They claim such systems jeopardize public safety, are aimed at generating municipal revenue or invade privacy. In some ways, such cameras do smack of Big Brother, and people understandably fear that successful programs will lead to even more monitoring. Seems like a slippery slope.

DATA AVAILABLE

But how successful are these systems at improving safety? I decided to investigate, with focus on photo red-light cameras, where there is abundant, statistically rigorous, peer-reviewed data available.

In general, the data on the effectiveness of these cameras seems nothing short of compelling. Especially if you don’t cherry-pick factoids to suit your position, as seems to happen with arguments used by proponents and opponents of such cameras. Unlike opinions, not all data are valid nor equal in stature.

In nearly every country where such cameras have been employed in traffic management plans, they tend to drastically reduce violations, injuries and fatalities. And they typically have a spillover benefit, reducing red light running at nearby intersections. In most municipalities, the revenue they generate is almost inconsequential, especially when compared to system installation and maintenance costs and the personnel and infrastructural costs required to achieve similar improvements in safety. Finally, their financial impact pales in comparison to the liability and “costs” of avoidable permanent injuries and fatalities.

But like speed violation cameras, red light cameras are no panacea. Here in Colorado, they’re one tool in the suite of countermeasures used to make intersections safer. They’re employed in sync with other traffic engineering solutions, such as extending the time yellow lights are illuminated or programming intersection lights so they all are simultaneously red for a moment. Like automated cameras at railroad crossings and construction zones, red light cameras appear to be optimally effective in accident-prone intersections where police monitoring isn’t practical or where physical infrastructure can’t easily be changed, such as by replacing an intersection with a roundabout.
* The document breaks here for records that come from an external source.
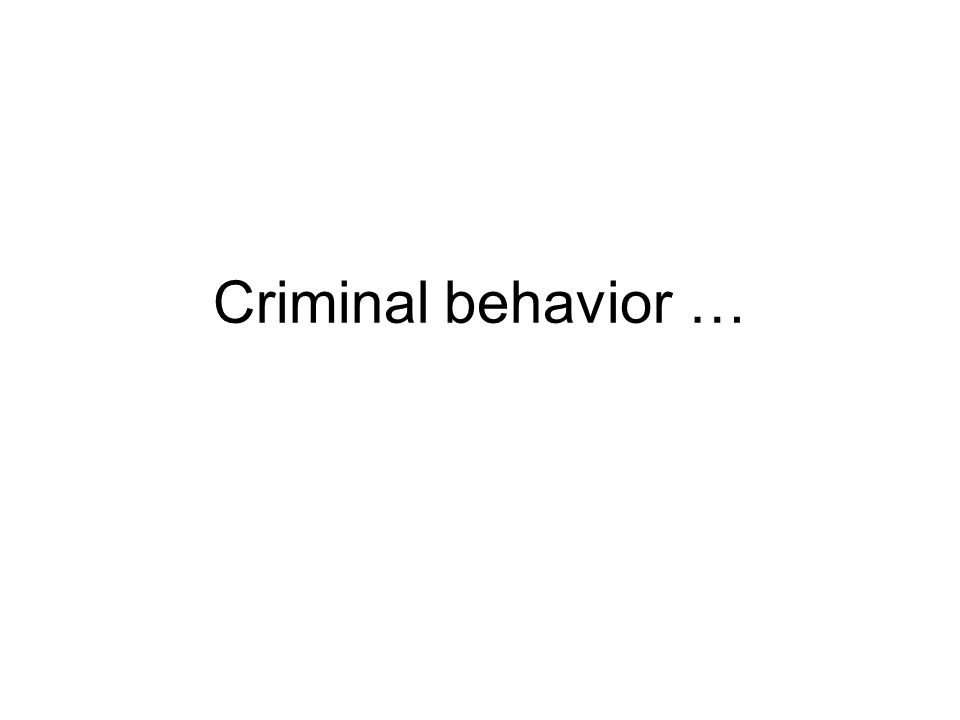 Criminal behavior …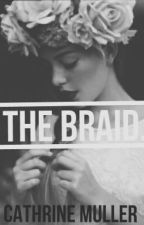 The Braid. by CathrineMuller
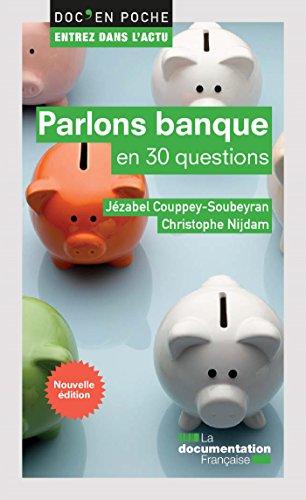 Parlons banque en 30 questions - 2e édition (Doc en poche - Entrez dans l'actu t. 26) (French Edition)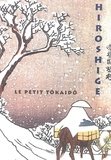 Hiroshige et Nelly Delay - Le petit tokaido.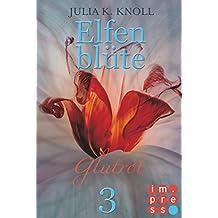 Glutrot (Elfenblüte, Teil 3)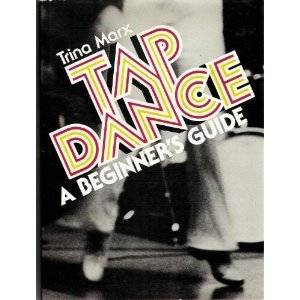 Tap Dance a Beginners Guide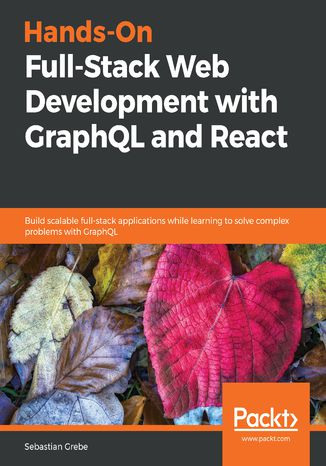 Okładka książki/ebooka Hands-On Full-Stack Web Development with GraphQL and React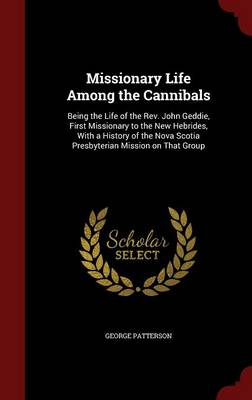 Missionary Life Among the Cannibals: Being the Life of the REV. John Geddie, First Missionary to the New Hebrides, with a History of the Nova Scotia Presbyterian Mission on That Group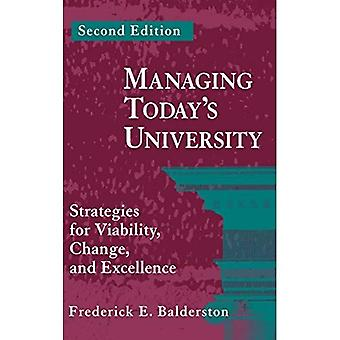 Managing Today's University: Strategies for Viability, Change, and Excellence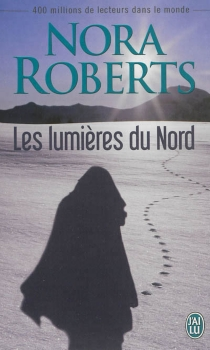 Les lumières du Nord - NoraRoberts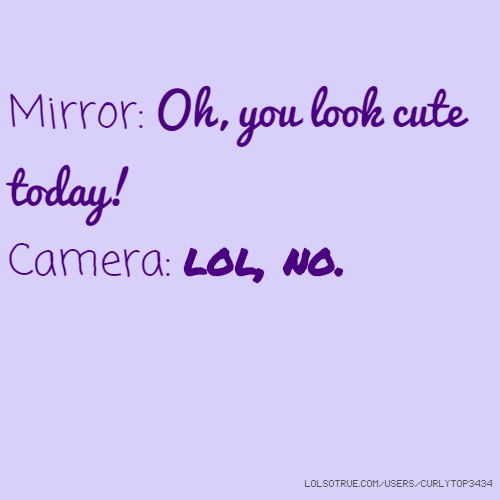Mirror: Oh, you look cute today! Camera: lol, no.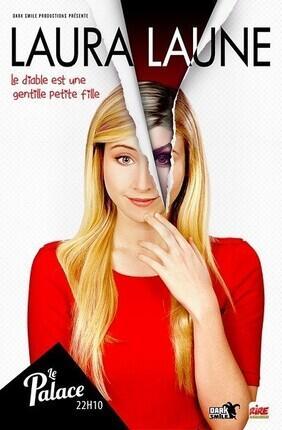 LAURA LAUNE DANS LE DIABLE EST UNE GENTILLE PETITE FILLE - Le Palace Avignon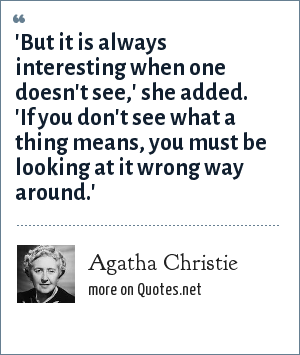 Agatha Christie: 'But it is always interesting when one doesn't see,' she added. 'If you don't see what a thing means, you must be looking at it wrong way around.'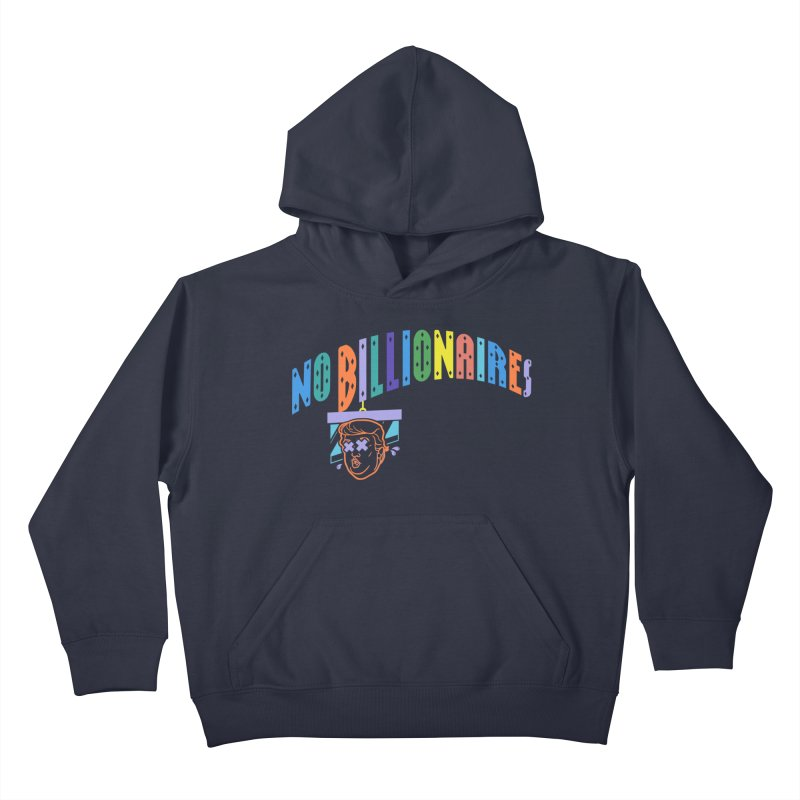 No Billionaires. Kids Pullover Hoody by FWMJ's Shop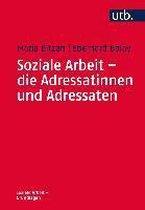 Soziale Arbeit - die Adressatinnen und Adressaten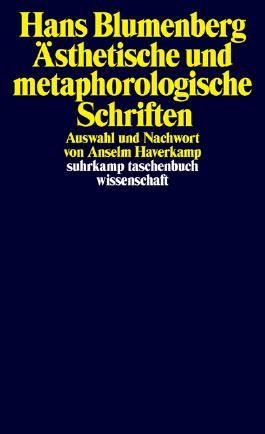 Ästhetische und metaphorologische Schriften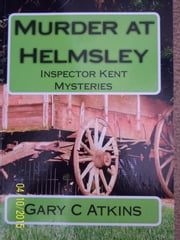 Murder at Helmsley ebook by Gary C Atkins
But was my friend Heidi’s experience just a fluke? Not really — most of us are two degrees of separation from an incident. For example, every time we enter a busy intersection, we’ve got about a 1 in 1,000 to 1 in 15,000 chance of encountering a red-light runner. Seems low, until one considers how many stoplights we drive through every day. And how many days we drive each year. Whoa.

PUBLIC PRIVILEGE

But should safety trump privacy, or become an inroad for government surveillance? It seems the Supreme Court as well as local courts have spoken to the heart of the issue. Driving on a public road does not afford Fourth Amendment privacy protections, largely because driving is a regulated activity that occurs in public, not in private. Because your driving is a granted and agreed-upon privilege, municipalities have the right to deter you from and cite you for breaking the law.

Concerned about Big Brother? Such automated systems are less invasive overall because they don’t profile drivers nor do they examine vehicle interiors or driver/passenger behaviors like police officers might. And they certainly don’t check to see if the pulled-over driver has the munchies.

And my friend Heidi? She was luckier than most. After surfing with her last week, the only thing different I noticed was a big bump of scar tissue on her shoulder. And a renewed sense of caution in the street.